I am starting a Clothing Brand that will be pushed by T-Shirts and I am currently designing my website. I would greatly appreciate any need to know info regarding E-Commerce. For example what is the "real" difference between a website and a storefront? Thank you in advance for any insight you may provide.


----------



## Mystic (Nov 26, 2006)

Hello Mark,

Good luck on your venture.

I would think that one difference, depending on how you are doing your shirts, would be the inventory. We do ours by order so we don't have shirts sitting that might not be selling that well. I noticed that alot of the t shirt sites online say that they will ship out in 2 or more weeks, I think it is so they can do just one run on that design. I believe in having my customers orders out and in the mail within 2 days. So I guess it would depend on how you are setting things up. Hope this helps


----------



## Rodney (Nov 3, 2004)

> For example what is the "real" difference between a website and a storefront?


A storefront can also be a website, so it depends on where you read it and how it was used.

A storefront usually means that people can actually place orders online for your products.



> I would greatly appreciate any need to know info regarding E-Commerce.


Feel free to post any specific questions you may have and we can help you out.

For research, you can check out the following threads about ecommerce and shopping carts.

This is also a good starter thread:
http://www.t-shirtforums.com/ecommerce-site-design/t1849.html


----------



## TwentyFourSeven (Mar 9, 2007)

Rodney said:


> A storefront can also be a website, so it depends on where you read it and how it was used.
> 
> A storefront usually means that people can actually place orders online for your products.
> 
> ...


Thank's Rodney you have provided me with a wealth of information!!! 

I want a Storefront that is a website. I want people to visit the site and be able to place orders too.


----------



## TwentyFourSeven (Mar 9, 2007)

Mystic, I want to employ both of the strategies you mentioned. My shipping time will depend on what they want and how they want it, but I definately want to deliver the product in the fastest and most cost effective way.


----------



## Mystic (Nov 26, 2006)

Mark,

Just wanted to let you know about a usefull tool that I found at usps.com, we use it quiet a bit to determine the best way to send out packages out.
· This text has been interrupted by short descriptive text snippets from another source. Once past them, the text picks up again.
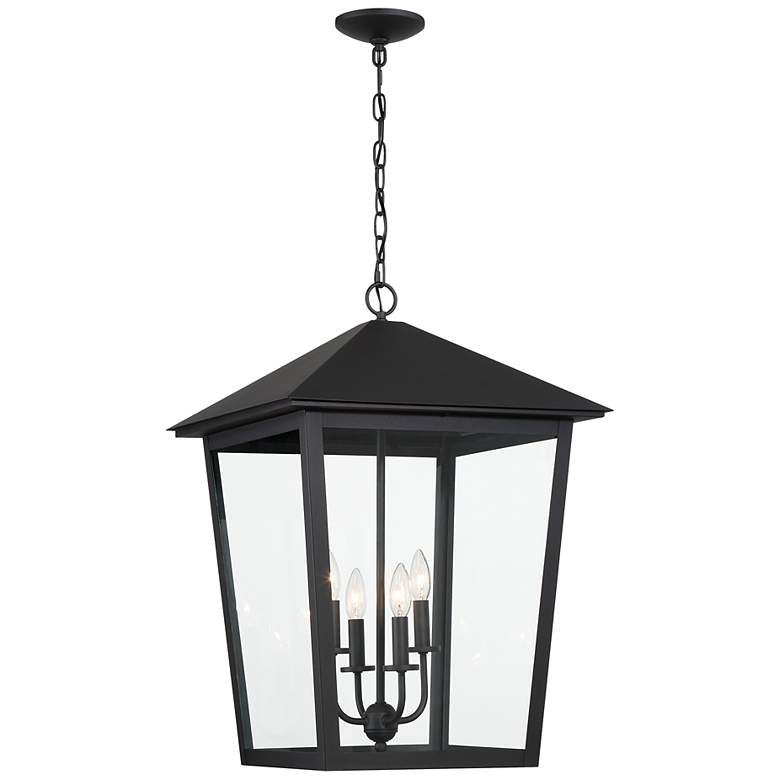 Image 1 The Great Outdoors Noble Hill 4-Light Black Chain Hung with Glass Shade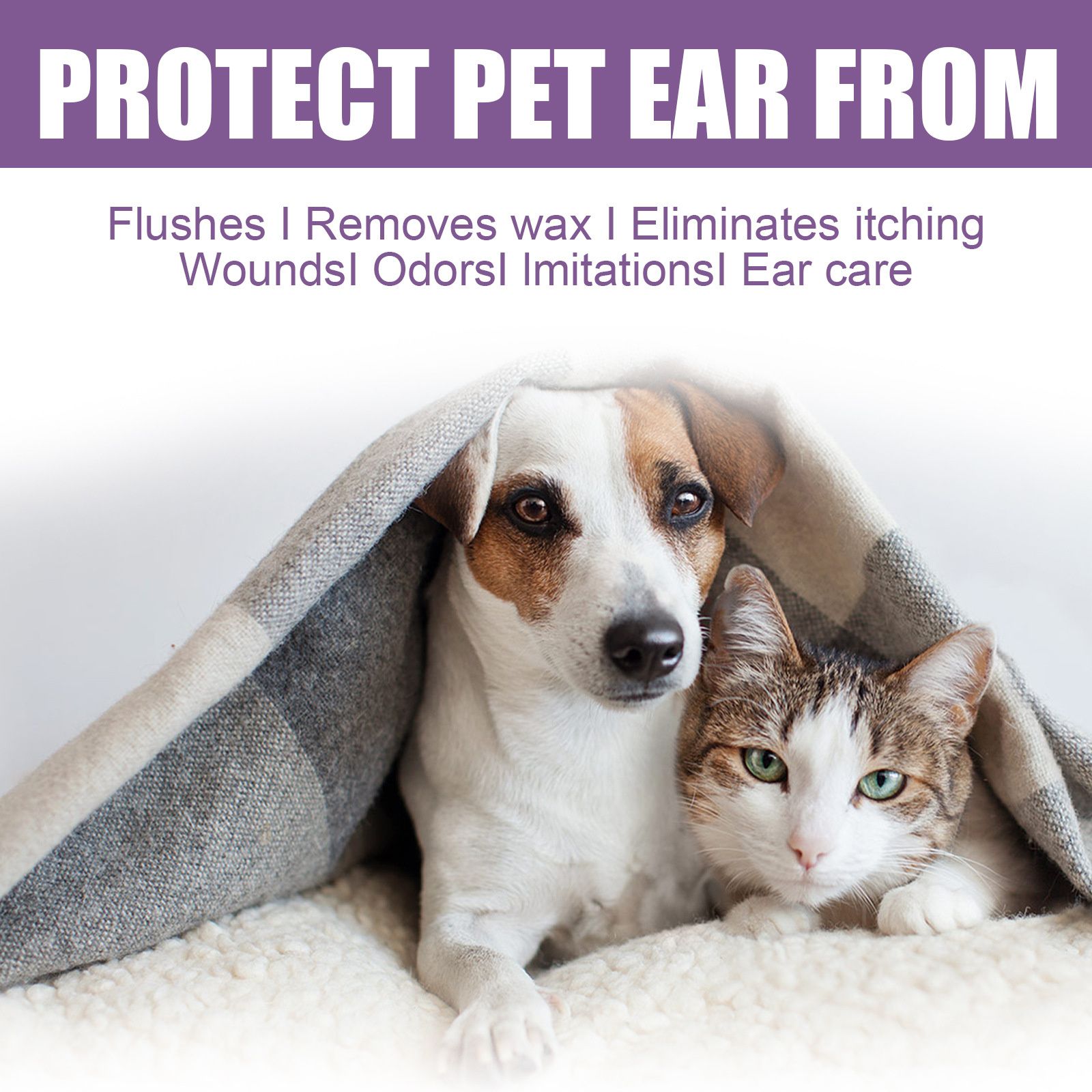 Yegbong pet ear cleaning solution for cats and dogs to relieve ear odor, clean earwax, and wash ear drops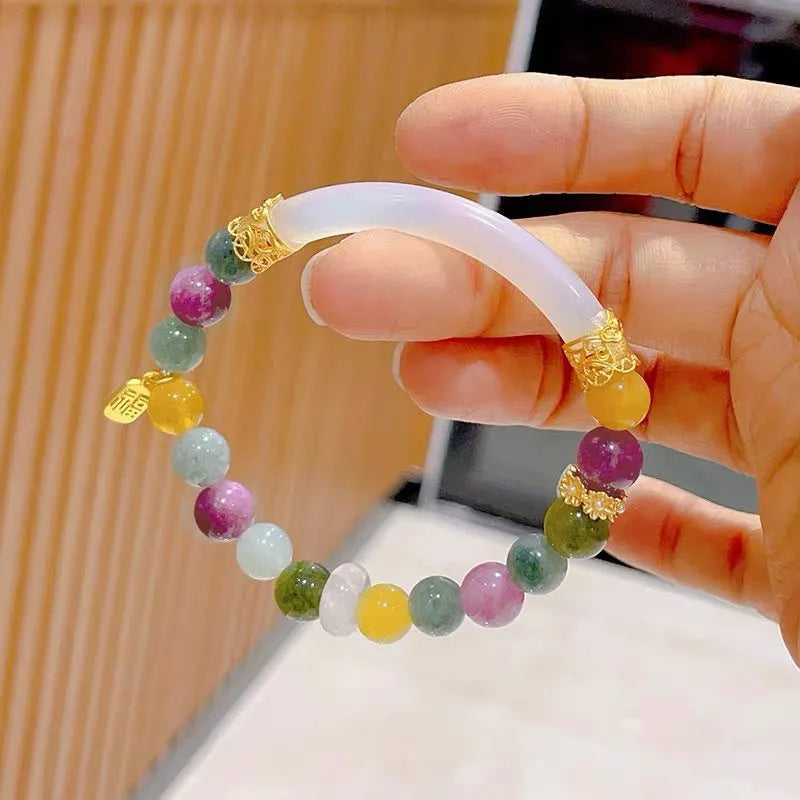 Natural jade rainbow tourmaline half bracelet for women with electroplated finish, 20g weight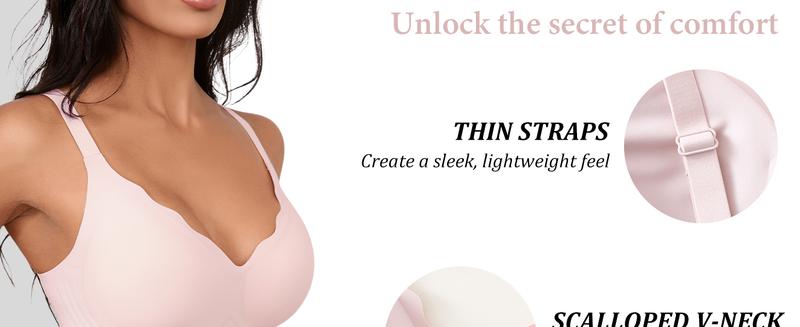 Women's Black jelly bras No Underwire T-Shirt bra Seamless Comfortable Soft Wireless Basic Bridal One Piece Minimalist Everyday Wear with Adjustable Straps Vneck Breathable push up bra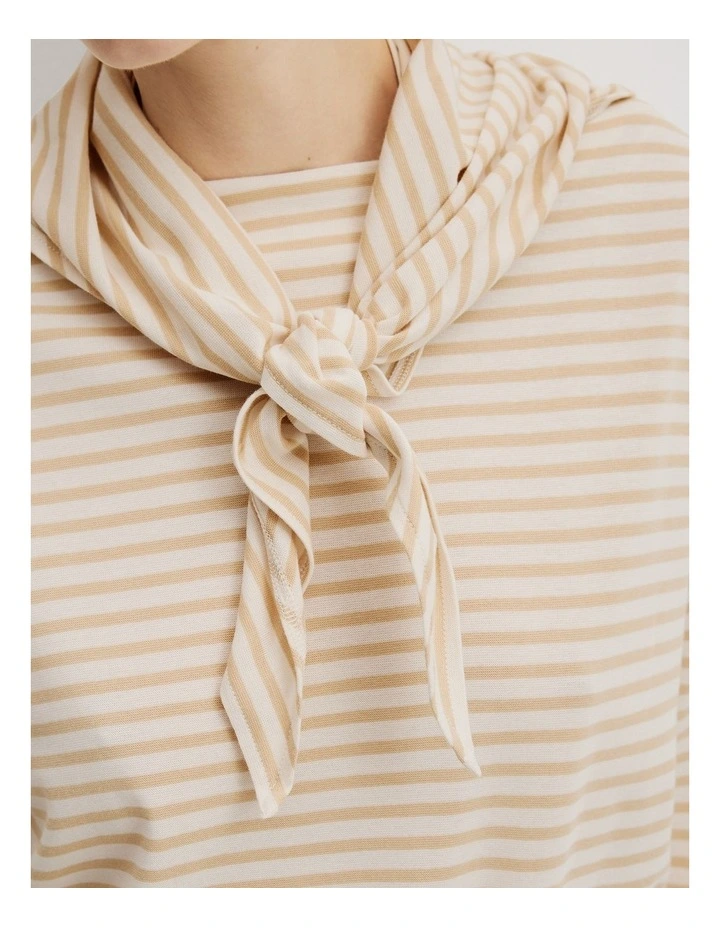 Australian Cotton Scarf Crop Sleeve T-shirt in Sand Stripe image 3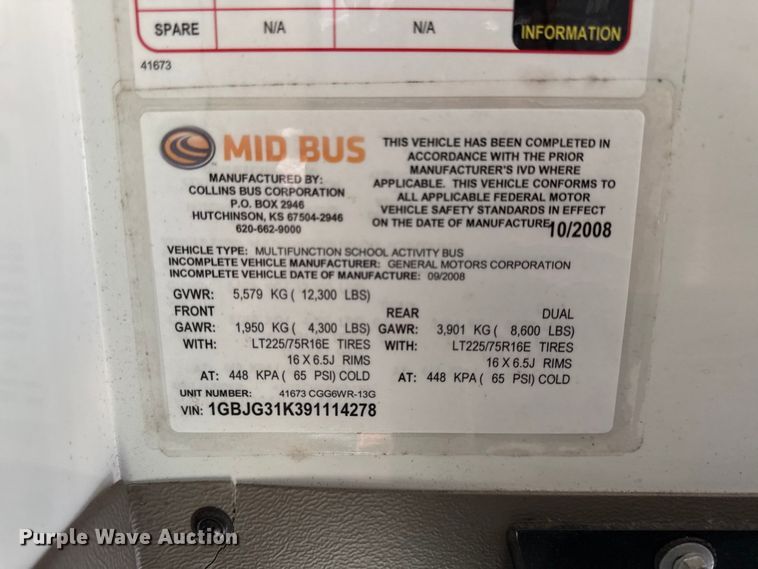 image for item EV6083 2009 Chevrolet Express 3500 shuttle bus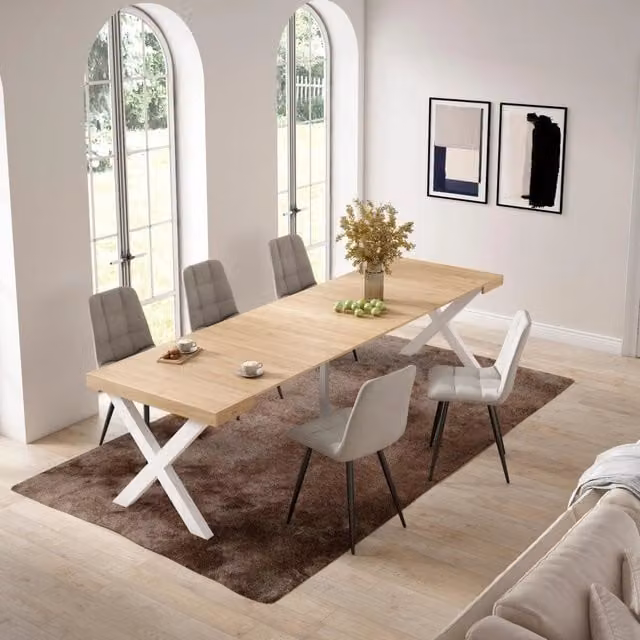 Consolle allungabile, 58 fino 302x90x73cm, Per 14 persone, Gambe in legno, colore Rovere RF2838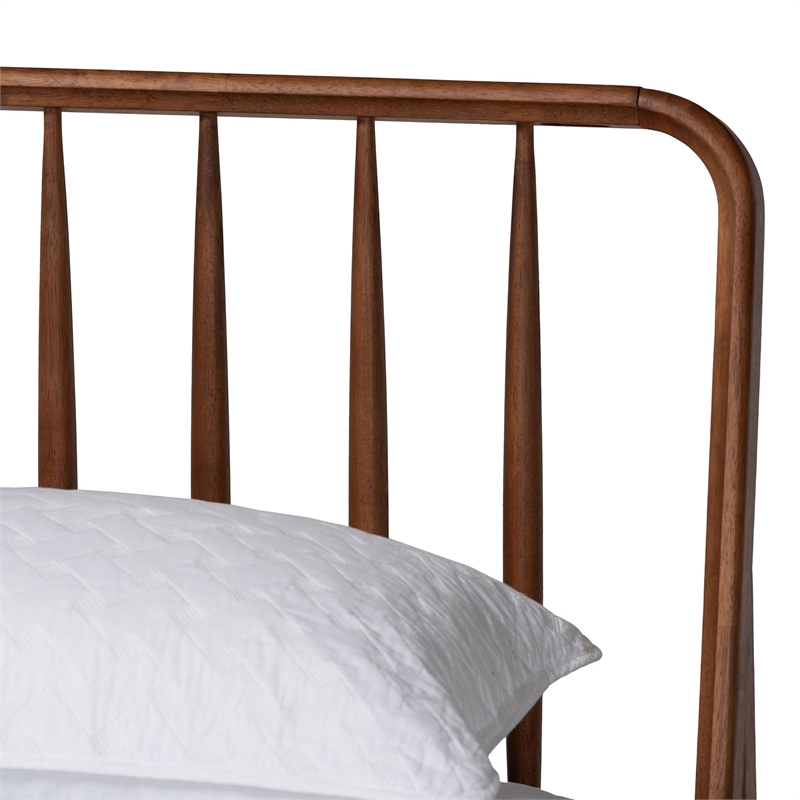 Baxton Studio Maeron Walnut Brown Queen Platform Bed with Spindle Headboard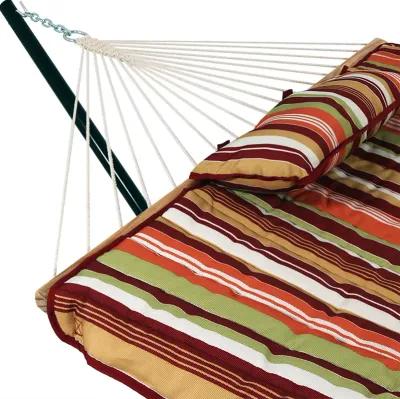 Sunnydaze 2-Person Rope Hammock with Steel Stand and Pad/Pillow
It's called Shipping Assistant 3.0 and it has been a wonderful tool for us as small business owners. 
Hope this helps.


----------



## Rodney (Nov 3, 2004)

Mystic said:


> Mark,
> 
> Just wanted to let you know about a usefull tool that I found at usps.com, we use it quiet a bit to determine the best way to send out packages out. It's called Shipping Assistant 3.0 and it has been a wonderful tool for us as small business owners.
> Hope this helps.


I also like the quick cost quoter on the homepage of iship.com for checking different carriers.


----------